__INSTRUCTION__. Starting with the line that contains "What is the distance from" and going on through the end of the records, write those lines again with "closest" changed to "nearest" and everything else left as it is.

__DATA PROVIDED__.
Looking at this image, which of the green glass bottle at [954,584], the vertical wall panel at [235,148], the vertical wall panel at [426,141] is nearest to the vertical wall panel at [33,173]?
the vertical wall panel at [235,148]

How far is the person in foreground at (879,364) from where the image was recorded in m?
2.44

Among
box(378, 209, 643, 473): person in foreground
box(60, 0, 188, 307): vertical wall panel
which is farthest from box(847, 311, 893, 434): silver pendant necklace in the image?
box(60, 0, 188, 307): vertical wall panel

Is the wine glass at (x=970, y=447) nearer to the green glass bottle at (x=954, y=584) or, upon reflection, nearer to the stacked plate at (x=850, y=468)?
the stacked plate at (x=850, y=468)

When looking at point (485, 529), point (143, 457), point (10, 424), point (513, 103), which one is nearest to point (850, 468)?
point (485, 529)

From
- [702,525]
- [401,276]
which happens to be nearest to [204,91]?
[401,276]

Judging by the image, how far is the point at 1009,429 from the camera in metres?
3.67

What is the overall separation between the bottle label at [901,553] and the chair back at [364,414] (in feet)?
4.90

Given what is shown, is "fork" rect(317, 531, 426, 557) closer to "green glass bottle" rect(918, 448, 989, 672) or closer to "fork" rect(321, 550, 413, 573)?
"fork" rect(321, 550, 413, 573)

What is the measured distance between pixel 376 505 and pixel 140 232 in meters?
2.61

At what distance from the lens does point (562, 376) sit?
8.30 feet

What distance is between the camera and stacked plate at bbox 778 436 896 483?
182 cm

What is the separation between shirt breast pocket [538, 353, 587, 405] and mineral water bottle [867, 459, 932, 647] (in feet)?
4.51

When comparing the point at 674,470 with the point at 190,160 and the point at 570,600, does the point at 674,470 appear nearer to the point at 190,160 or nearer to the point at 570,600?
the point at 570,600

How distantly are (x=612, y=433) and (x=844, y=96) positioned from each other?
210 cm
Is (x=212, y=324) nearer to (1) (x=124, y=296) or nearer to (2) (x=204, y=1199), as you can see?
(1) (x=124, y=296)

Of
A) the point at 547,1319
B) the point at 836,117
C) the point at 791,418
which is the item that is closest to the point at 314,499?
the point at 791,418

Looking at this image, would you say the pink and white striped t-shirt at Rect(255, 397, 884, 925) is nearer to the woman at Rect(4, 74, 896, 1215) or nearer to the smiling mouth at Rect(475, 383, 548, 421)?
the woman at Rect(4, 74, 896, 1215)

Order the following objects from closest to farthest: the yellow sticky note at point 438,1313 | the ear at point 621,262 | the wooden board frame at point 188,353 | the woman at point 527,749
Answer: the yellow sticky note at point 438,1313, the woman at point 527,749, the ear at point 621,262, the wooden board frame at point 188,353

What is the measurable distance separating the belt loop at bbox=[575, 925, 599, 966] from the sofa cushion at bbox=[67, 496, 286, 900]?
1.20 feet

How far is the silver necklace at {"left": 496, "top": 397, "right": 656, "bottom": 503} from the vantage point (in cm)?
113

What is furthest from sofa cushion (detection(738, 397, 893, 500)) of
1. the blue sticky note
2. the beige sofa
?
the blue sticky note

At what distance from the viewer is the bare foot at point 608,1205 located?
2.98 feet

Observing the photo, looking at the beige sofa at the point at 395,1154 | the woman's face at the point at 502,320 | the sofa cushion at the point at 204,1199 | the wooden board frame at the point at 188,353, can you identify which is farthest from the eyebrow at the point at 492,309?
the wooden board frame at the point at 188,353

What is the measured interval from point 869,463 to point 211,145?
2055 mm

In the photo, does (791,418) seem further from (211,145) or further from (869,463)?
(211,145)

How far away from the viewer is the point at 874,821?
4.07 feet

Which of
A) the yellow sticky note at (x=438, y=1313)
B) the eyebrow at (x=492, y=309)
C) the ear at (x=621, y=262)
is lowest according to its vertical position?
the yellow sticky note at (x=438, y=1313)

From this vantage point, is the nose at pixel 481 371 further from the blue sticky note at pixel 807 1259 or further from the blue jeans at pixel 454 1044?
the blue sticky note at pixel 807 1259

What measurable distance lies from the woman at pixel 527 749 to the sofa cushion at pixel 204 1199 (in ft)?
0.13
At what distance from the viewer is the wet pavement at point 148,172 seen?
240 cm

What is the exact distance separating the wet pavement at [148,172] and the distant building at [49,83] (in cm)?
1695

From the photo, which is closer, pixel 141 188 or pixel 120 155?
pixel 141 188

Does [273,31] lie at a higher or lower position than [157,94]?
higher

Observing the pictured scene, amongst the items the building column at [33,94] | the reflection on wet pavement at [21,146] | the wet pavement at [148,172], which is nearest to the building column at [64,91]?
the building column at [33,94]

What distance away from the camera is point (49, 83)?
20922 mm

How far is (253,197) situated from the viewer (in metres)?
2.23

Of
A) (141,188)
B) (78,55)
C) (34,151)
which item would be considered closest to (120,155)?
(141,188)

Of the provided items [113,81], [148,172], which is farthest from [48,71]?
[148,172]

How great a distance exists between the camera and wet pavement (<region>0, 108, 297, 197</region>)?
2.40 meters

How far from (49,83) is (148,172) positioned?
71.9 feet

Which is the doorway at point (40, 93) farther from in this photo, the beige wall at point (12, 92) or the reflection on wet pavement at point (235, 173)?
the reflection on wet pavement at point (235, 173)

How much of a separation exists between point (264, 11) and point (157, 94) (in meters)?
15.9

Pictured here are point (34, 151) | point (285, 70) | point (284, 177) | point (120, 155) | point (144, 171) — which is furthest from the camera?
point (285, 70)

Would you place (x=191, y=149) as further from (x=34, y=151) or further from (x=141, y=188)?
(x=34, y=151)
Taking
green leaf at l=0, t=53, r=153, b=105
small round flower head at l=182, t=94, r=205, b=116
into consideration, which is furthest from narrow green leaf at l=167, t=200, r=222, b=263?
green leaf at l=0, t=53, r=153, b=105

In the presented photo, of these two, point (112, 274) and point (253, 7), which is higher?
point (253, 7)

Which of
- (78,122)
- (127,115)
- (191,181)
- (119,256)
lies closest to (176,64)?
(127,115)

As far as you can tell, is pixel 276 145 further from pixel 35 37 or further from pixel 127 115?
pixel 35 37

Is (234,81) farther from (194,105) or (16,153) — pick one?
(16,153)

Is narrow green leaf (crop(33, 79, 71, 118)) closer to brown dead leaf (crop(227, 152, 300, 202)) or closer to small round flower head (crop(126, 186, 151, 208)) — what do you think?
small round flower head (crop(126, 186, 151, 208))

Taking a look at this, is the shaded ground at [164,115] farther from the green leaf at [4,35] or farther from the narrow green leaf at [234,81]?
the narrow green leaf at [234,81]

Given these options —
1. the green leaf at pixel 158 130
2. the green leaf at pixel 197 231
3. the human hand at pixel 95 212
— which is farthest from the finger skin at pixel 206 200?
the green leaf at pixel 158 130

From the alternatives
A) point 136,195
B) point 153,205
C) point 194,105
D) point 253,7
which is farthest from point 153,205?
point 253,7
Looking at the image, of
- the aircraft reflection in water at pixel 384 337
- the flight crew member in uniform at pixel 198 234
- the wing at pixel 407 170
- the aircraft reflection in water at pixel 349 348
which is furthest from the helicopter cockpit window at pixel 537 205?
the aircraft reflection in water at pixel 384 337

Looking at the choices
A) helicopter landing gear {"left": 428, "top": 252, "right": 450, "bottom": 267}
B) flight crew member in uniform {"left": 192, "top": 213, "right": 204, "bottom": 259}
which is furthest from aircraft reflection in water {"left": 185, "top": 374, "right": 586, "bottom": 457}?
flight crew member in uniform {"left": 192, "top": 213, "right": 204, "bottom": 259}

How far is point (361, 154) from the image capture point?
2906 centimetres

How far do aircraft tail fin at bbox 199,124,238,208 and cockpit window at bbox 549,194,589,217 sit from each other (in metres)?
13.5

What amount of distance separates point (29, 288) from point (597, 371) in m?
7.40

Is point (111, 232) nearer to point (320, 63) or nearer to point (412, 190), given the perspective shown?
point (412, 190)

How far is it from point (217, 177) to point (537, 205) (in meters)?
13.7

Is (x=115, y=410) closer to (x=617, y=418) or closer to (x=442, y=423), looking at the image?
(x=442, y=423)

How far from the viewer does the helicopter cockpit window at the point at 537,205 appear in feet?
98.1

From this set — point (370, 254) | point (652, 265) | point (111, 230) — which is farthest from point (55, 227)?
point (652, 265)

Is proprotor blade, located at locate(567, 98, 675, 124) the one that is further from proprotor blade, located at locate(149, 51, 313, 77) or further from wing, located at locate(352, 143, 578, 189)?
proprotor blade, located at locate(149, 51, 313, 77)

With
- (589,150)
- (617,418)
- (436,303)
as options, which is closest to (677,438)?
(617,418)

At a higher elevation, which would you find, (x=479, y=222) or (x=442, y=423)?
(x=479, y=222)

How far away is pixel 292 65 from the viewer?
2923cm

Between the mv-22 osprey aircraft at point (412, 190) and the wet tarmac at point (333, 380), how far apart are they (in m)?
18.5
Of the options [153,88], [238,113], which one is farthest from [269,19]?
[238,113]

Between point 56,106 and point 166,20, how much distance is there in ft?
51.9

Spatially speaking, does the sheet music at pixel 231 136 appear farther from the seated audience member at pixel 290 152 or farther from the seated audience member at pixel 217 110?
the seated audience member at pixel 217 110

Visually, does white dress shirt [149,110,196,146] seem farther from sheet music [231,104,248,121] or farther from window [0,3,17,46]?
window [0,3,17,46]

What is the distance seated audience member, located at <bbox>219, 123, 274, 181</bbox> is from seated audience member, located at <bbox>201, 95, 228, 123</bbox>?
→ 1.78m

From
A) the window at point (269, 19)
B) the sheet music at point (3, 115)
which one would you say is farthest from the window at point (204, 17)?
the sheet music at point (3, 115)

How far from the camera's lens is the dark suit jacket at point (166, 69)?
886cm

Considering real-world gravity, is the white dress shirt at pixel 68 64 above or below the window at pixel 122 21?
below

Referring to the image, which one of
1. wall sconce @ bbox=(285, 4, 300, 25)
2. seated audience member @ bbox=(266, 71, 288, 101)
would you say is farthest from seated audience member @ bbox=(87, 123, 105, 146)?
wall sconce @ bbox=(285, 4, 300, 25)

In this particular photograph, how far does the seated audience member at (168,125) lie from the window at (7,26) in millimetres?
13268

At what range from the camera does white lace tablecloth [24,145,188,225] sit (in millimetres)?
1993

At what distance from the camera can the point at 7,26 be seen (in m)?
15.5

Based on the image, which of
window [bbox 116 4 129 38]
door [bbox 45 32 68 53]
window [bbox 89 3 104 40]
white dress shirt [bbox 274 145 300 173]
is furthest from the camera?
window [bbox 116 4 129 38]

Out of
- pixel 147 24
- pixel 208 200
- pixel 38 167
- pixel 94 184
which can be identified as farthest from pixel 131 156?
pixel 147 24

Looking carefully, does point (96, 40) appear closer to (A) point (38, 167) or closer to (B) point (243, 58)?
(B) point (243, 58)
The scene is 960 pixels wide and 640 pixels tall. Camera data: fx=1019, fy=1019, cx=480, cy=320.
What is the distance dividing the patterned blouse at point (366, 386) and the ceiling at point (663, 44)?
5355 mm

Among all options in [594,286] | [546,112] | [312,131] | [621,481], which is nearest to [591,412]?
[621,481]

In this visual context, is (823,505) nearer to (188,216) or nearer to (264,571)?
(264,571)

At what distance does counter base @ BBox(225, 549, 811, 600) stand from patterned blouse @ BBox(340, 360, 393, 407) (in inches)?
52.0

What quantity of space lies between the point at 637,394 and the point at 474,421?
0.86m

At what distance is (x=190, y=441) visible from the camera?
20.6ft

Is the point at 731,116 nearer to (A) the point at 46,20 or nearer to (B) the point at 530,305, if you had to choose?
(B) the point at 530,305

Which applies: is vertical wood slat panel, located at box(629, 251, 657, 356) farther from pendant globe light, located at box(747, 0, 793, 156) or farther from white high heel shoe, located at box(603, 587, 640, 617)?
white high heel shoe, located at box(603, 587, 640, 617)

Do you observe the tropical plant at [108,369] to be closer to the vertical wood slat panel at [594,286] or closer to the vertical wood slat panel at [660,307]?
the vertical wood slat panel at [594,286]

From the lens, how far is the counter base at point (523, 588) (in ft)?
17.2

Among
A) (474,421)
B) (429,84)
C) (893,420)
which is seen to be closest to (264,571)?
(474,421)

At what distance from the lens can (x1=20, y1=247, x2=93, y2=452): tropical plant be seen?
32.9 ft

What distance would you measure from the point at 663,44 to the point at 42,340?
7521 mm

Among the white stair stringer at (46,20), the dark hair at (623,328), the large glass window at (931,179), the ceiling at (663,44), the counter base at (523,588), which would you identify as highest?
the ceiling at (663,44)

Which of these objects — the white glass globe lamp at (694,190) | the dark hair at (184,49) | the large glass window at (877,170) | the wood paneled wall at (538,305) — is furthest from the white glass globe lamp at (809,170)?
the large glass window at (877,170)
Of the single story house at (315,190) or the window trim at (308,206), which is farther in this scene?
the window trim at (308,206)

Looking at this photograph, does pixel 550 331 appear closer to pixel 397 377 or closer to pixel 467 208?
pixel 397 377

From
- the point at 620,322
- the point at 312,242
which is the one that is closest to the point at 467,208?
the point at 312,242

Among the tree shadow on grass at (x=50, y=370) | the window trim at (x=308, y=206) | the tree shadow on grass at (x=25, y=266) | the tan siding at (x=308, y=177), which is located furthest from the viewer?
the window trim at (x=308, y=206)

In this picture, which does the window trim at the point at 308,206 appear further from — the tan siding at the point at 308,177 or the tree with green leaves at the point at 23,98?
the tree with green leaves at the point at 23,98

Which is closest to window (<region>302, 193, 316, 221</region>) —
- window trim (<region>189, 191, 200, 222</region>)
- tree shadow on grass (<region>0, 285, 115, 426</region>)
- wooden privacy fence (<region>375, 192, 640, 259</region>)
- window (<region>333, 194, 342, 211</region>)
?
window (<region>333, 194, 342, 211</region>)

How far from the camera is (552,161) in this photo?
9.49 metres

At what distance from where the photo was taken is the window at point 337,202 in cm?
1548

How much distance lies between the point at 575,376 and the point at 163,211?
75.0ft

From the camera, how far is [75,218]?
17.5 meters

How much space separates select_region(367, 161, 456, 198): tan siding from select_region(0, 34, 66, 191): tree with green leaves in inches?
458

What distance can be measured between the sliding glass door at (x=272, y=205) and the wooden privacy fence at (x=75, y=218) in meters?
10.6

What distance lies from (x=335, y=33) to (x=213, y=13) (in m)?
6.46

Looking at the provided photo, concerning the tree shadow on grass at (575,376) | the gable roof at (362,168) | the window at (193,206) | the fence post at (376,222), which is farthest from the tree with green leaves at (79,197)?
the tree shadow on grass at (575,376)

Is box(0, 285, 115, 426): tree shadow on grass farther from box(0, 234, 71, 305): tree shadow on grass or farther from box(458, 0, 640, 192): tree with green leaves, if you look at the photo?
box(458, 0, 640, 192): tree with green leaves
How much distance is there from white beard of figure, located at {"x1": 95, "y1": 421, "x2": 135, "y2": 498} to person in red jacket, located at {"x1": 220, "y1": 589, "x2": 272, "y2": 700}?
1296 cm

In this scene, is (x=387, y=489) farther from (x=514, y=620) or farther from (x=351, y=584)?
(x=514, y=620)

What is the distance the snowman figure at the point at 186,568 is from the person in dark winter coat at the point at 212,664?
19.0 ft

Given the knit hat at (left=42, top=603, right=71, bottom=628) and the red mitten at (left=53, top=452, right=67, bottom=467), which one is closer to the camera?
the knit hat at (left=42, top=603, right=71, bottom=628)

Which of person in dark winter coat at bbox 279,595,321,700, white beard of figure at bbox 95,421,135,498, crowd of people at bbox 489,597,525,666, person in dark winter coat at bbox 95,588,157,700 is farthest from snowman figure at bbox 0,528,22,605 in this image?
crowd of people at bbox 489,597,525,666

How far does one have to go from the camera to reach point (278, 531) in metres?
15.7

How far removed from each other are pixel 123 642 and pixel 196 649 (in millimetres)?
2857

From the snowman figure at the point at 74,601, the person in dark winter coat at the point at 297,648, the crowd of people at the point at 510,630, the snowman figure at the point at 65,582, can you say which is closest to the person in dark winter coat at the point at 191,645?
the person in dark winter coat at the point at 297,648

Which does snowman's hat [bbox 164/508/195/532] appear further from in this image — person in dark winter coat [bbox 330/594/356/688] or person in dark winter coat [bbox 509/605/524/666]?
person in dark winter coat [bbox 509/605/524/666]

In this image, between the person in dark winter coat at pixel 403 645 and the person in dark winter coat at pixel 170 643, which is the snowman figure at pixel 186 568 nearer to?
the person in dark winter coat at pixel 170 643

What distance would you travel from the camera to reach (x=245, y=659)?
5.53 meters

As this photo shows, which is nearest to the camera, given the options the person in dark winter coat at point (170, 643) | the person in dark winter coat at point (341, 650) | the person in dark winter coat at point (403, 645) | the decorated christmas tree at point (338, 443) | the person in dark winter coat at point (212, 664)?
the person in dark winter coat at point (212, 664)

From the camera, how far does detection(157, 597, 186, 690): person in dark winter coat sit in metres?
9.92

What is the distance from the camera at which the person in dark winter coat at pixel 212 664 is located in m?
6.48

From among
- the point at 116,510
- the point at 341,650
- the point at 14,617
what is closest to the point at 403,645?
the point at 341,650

__FINISHED ANSWER__.
What is the distance from the camera at which the person in dark winter coat at pixel 212 664 is located in m?
6.48

From among
- the point at 116,510
- the point at 341,650
- the point at 14,617
what is nearest to the point at 403,645?
the point at 341,650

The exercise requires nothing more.